Passage shown ->
--

EXHAUST STACKPIPEFIELD

[0001] Embodiments of the present disclosure relate generally to an exhaust stackpipe for a vehicle, especially an agricultural vehicle.BACKGROUND

[0002] FIG.l illustrates an example agricultural vehicle in the form of a tractor 100. The tractor 100 comprises a chassis 101 on which are mounted front wheels 102 and rear wheels 103. An engine enclosure 104 towards the front of the tractor 100 encloses an engine and associated components. A cab 106 is located towards a rear of the tractor 100 behind the engine enclosure 104. The engine is connected to an exhaust stackpipe 105. The exhaust stackpipe 105 may serve a variety of purposes, such as controlling noise, directing exhaust fumes away from a driver or other occupant in the cab and improving the performance of the engine.

[0003] The exhaust stackpipe 105 is typically oriented vertically and located in front of and to one side of the cab 106. Since the engine is connected to the exhaust stackpipe 105, the engine may induce vibrations in the exhaust stackpipe 105. As the exhaust stackpipe 105 may be mounted adjacent the cab 106 of the tractor 100, vibrations from the exhaust stackpipe 105 may be transmitted to the cab 106, causing discomfort to a driver present in the cab 106.BRIEF SUMMARY

[0004] In a first aspect of the invention there is provided an exhaust stackpipe for a vehicle, comprising: an exhaust pipe; a heatshield surrounding the exhaust pipe; a plurality of connectors extending between the heatshield and an external surface of the exhaust pipe and connecting the heatshield to the exhaust pipe; and a mass-spring damper attached to the heatshield, wherein a damping frequency of the mass-spring damper is matched to a resonant frequency of the exhaust stackpipe.

[0005] In some embodiments, the mass-spring damper is attached to the heatshield between adjacent ones of the plurality of connectors.

[0006] In some embodiments, the mass-spring damper is contained within a recess in the heatshield.

[0007] In some embodiments, the mass-spring damper is contained within a relief structure extending from an exterior of the heatshield.

[0008] In some embodiments, the mass-spring damper comprises a mass coupled to the housing by first and second spring elements.

[0009] In some embodiments, the first and second spring elements comprise cables aligned parallel to a longitudinal axis of the exhaust pipe.

[0010] In some embodiments, the first and second spring elements comprise springs aligned parallel to a longitudinal axis of the exhaust pipe. The first and second spring elements may be compression springs. The first and second spring elements may be conical springs.

[0011] In some embodiments, the mass-spring damper comprises a third spring element coupling the mass to the housing, the third spring element aligned orthogonally to the first and second spring elements.

[0012] In some embodiments the third spring element comprises a cable.

--

Extracted material ->
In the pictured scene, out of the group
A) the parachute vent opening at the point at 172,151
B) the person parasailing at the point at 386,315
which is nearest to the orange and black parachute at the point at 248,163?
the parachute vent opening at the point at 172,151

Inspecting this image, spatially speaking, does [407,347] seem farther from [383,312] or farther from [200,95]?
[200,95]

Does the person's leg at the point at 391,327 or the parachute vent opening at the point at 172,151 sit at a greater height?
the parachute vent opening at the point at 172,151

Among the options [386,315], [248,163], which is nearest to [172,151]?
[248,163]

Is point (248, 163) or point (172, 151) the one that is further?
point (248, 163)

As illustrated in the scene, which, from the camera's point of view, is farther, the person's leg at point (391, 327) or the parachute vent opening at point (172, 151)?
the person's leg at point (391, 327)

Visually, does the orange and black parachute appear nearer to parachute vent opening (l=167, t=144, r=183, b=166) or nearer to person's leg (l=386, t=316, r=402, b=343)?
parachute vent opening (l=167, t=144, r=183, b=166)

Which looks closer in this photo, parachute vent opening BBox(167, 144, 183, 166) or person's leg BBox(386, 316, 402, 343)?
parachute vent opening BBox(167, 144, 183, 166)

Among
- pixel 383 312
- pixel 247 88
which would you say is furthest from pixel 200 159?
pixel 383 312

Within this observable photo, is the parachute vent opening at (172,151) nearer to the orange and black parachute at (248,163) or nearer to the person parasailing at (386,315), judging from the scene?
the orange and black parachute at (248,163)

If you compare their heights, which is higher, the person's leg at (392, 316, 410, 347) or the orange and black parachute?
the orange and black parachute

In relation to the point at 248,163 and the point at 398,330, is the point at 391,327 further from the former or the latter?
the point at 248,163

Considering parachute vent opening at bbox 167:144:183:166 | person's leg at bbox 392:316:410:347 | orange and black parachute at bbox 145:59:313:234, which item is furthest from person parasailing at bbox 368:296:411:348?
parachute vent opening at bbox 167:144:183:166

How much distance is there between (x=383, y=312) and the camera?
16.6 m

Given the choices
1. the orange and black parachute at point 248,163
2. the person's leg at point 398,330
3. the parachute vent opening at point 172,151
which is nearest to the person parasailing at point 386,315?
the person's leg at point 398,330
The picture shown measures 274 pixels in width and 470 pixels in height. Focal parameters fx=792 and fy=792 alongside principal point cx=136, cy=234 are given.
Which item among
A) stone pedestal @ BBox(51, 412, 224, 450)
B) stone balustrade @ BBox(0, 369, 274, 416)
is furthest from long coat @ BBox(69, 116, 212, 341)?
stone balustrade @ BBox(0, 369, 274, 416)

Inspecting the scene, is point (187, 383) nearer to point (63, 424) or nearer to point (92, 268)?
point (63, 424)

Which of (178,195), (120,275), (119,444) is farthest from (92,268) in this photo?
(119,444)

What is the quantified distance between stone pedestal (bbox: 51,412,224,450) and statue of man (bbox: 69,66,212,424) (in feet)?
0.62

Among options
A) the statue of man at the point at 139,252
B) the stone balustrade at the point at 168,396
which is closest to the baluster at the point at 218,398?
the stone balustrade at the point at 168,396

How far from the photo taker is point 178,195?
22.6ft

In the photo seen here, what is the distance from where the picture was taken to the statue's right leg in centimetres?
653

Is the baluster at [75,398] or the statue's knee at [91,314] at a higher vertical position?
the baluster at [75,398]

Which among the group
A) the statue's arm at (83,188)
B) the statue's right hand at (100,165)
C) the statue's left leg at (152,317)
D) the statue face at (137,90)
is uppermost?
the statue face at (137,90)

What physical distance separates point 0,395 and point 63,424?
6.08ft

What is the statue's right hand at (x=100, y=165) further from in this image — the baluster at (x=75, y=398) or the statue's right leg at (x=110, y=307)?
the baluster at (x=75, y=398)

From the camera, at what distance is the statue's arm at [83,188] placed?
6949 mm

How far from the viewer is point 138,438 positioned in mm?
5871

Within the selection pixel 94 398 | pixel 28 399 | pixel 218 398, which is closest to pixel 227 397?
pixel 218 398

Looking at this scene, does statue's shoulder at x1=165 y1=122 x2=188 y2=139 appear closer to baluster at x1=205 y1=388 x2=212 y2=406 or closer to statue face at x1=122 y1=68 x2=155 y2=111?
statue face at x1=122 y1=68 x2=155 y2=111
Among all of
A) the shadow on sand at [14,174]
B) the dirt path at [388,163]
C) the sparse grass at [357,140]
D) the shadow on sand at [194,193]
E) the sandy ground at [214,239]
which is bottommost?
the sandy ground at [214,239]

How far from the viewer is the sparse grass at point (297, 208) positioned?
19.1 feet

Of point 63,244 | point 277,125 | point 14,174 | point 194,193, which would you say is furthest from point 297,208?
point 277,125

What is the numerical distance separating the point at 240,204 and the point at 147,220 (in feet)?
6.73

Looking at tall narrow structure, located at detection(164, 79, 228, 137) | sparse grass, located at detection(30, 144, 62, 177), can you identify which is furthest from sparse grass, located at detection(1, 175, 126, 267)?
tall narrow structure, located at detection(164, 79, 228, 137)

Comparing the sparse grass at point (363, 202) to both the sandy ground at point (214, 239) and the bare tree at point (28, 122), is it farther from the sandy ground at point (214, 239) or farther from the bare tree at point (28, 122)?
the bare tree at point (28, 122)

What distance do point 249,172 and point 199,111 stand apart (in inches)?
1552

--

Stated goal ->
Continue the patent text on the exhaust stackpipe, picking up after its last sentence. The material plays no part in the work that comes next.

Task answer ->
[0013] In some embodiments the third spring element comprises a stack of Belleville washers compressible in a direction aligned orthogonally to the longitudinal axis of the exhaust Pipe.

[0014] In some embodiments, the mass-spring damper has a damping frequency of between 30 and 120 Hz.

[0015] In some embodiments, the exhaust stackpipe comprises a plurality of massspring dampers attached to the heatshield.

[0016] In some embodiments, each one of the plurality of mass-spring dampers is configured to damp a different resonant frequency.

[0017] According to a second aspect there is provided a vehicle comprising an exhaust stackpipe according to the first aspect.

[0018] In some embodiments, the exhaust stackpipe is mounted vertically relative to an upright orientation of the vehicle.

[0019] In some embodiments, the vehicle is an agricultural vehicle and may be a tractor comprising a cab adjacent the exhaust stackpipe.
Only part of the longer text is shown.